Sesame Street’s googly-eyed Muppet Cookie Monster was born Nov. 2, on the Mexican Day of the Dead.

You want cookie?

In the spirit of life and death, try pan de muertos instead, a sweet bread baked in honor of departed loved ones. The below recipe came from a sweet-toothed friend who isn’t afraid to wake the dead.   

Pan de Muertos (Mexican Bread of the Dead)


1/4 cup butter

1/4 cup milk

1/4 cup warm water

3 cups all-purpose flour

1 1/4 teaspoons active dry yeast

1/2 teaspoon salt

2 teaspoons aniseed (or 1/2 teaspoon anise extract)

1/4 cup white sugar

2 eggs, beaten

2 teaspoons orange zest


1/4 cup white sugar

1/4 cup orange juice

1 tablespoon orange zest

2 tablespoons white sugar


Heat butter and milk together in medium saucepan. Once butter melts, remove mixture from heat, then add warm water.
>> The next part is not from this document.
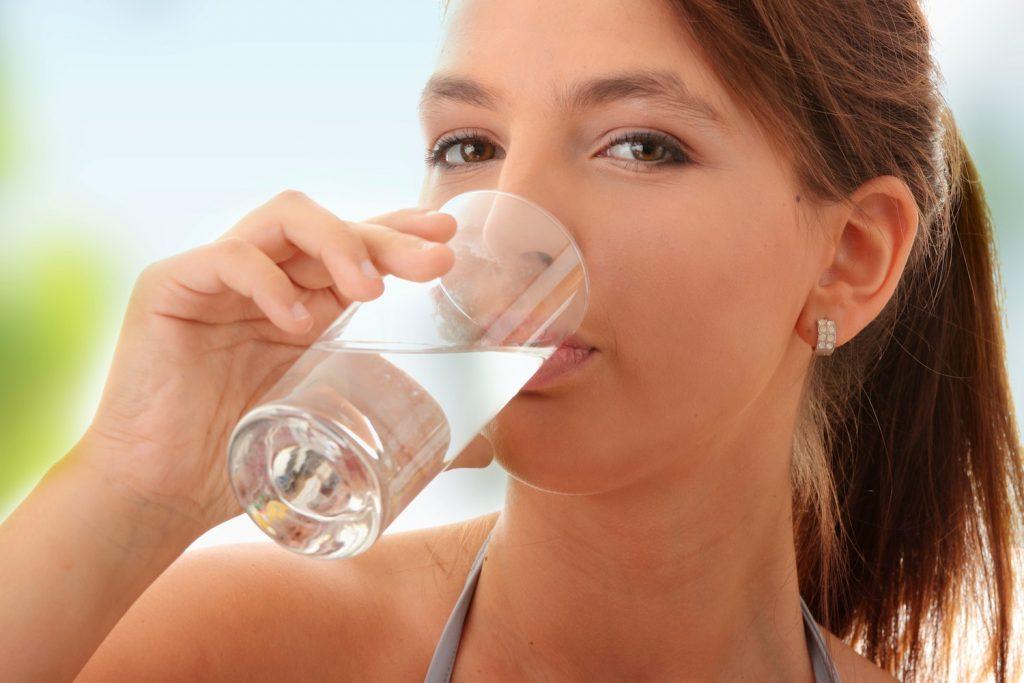 Beber líquidos durante as refeições pode prejudicar a digestão.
In a large bowl, combine 1 cup of the flour, plus yeast, salt, aniseed, and 1/4 cup of the sugar. Beat in the warm milk mixture, then add eggs and orange zest and beat until well combined. Stir in 1/2 cup of flour and continue adding more flour until the dough is soft.

Turn dough out onto a lightly floured surface and knead until smooth and elastic.

Place the dough into a lightly greased bowl, cover with plastic wrap, and let rise in a warm place until doubled in size (allow 1 to 2 hours). Next, punch the dough down and shape it into a large round loaf with a round knob on top. Place dough onto a baking sheet, loosely cover with plastic wrap, and let rise in a warm place for about 1 hour or until roughly doubled in size.

Bake in a preheated oven at 350 degrees for about 35 to 45 minutes. Remove from oven, let cool slightly, then brush with glaze.

To make glaze: In a small saucepan combine the 1/4 cup sugar, orange juice and orange zest. Bring to a boil over medium heat and boil for 2 minutes. Brush over top of bread while still warm. Sprinkle glazed bread with white sugar.